== PROBLEMS AND TASKS ==
1. In the cake passage, reproduce the text from "In the technical" up to and including "the cake's form.", switching "butter" to "margarine".
2. List every ingredient named in the basic recipe that the cake passage cites from the German cooks' vocational school book.
== DOCUMENT EXTRACT ==
The German term Rührkuchen (stirred cake) refers to any kind of cake where a batter is made by mixing flour, butter, eggs, sugar, and often milk. The concept of the first four ingredients having equal proportions is not common, but, nevertheless, this style of cake batter forms the basis of many popular cake recipes. With the simple addition of nuts, cocoa, dried fruits and alcohols, and the use of different shapes and sizes of tins, a wide variety of traditional German cakes are made. For example, this dough or a minor variation of it is often used to make cakes made in a loaf tin (Orangenkuchen - orange cake; Nusskuchen - hazelnut cake), marbled cakes in a bundt tin (Marmorkuchen ) and other flavour combinations in shaped tins (Falscher Rehrücken - fake venison saddle with bitter chocolate and almonds, Osterlamm - Easter Lamb with vanilla and rum).

In the technical language of professional baking, these recipes are classified as Eischwerteig mit Fett ("egg-heavy batter with shortening"). For example, in a German cooks' vocational school book from the 1980s the basic recipe for such a cake baked in a 26 cm (10") spring form tin is given as four eggs, three egg-weights of butter, four egg-weights of sugar, three egg-weights of flour and one egg-weight of starch. It is close to the English pound of each and the French four equal quarters.

==Cherry cake==

Cherry cake is a traditional British cake. The cake consists of glacé cherries evenly suspended within a Madeira sponge; it can also be considered as a basic or trivial variation of pound cake. Glacé cherries are used because the moisture within fresh cherries causes them to sink to the bottom of any cake, ruining the cake's form.

Cakes with cherries inside them are found in many other cuisines.
===
== INPUT DATA ==
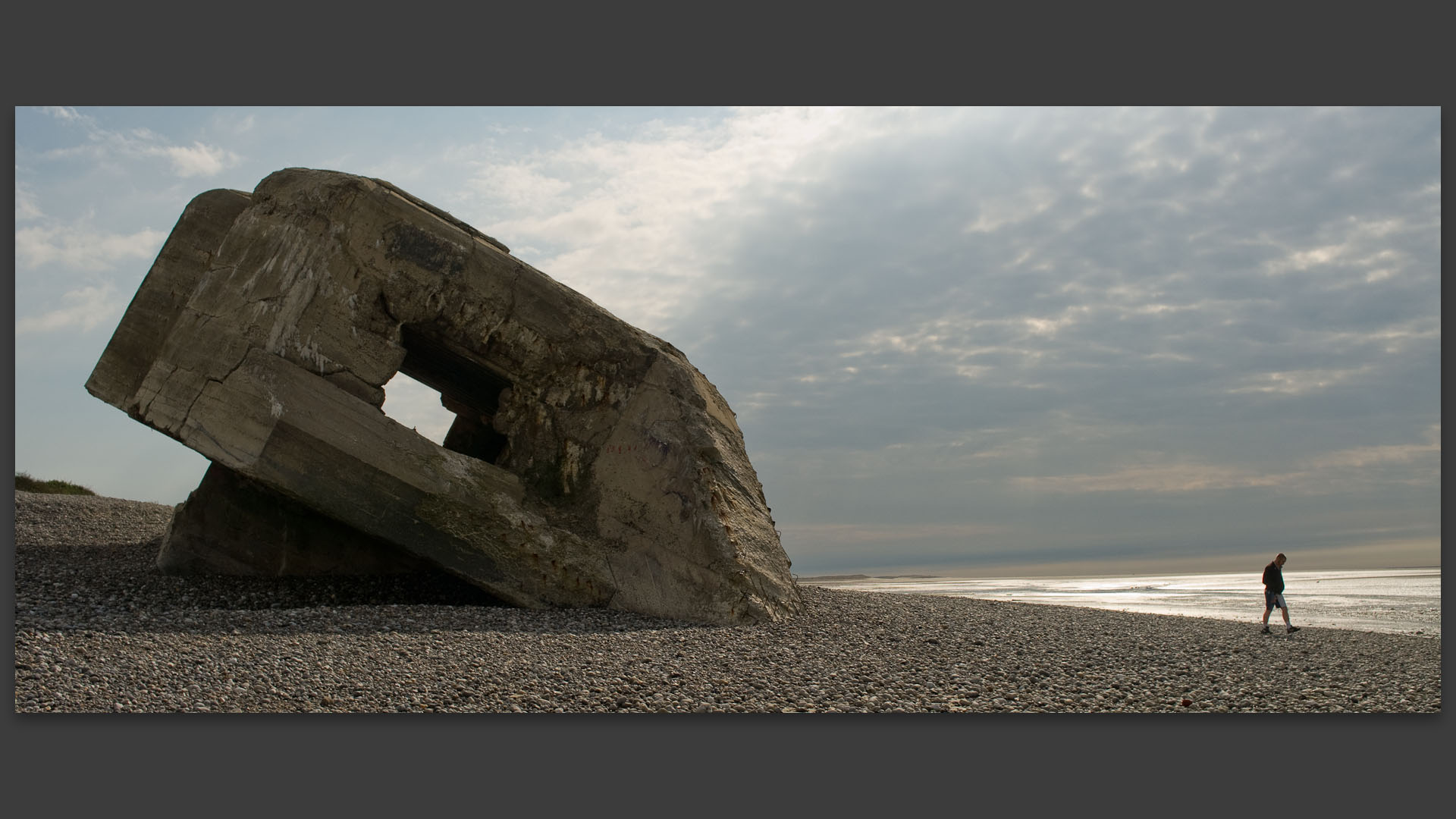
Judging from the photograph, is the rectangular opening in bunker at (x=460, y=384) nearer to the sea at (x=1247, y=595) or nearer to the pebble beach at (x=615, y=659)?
the pebble beach at (x=615, y=659)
===
== TASK-BY-TASK OUTPUTS ==
1.
In the technical language of professional baking, these recipes are classified as Eischwerteig mit Fett ("egg-heavy batter with shortening"). For example, in a German cooks' vocational school book from the 1980s the basic recipe for such a cake baked in a 26 cm (10") spring form tin is given as four eggs, three egg-weights of margarine, four egg-weights of sugar, three egg-weights of flour and one egg-weight of starch. It is close to the English pound of each and the French four equal quarters.

==Cherry cake==

Cherry cake is a traditional British cake. The cake consists of glacé cherries evenly suspended within a Madeira sponge; it can also be considered as a basic or trivial variation of pound cake. Glacé cherries are used because the moisture within fresh cherries causes them to sink to the bottom of any cake, ruining the cake's form.

2.
eggs
butter
sugar
flour
starch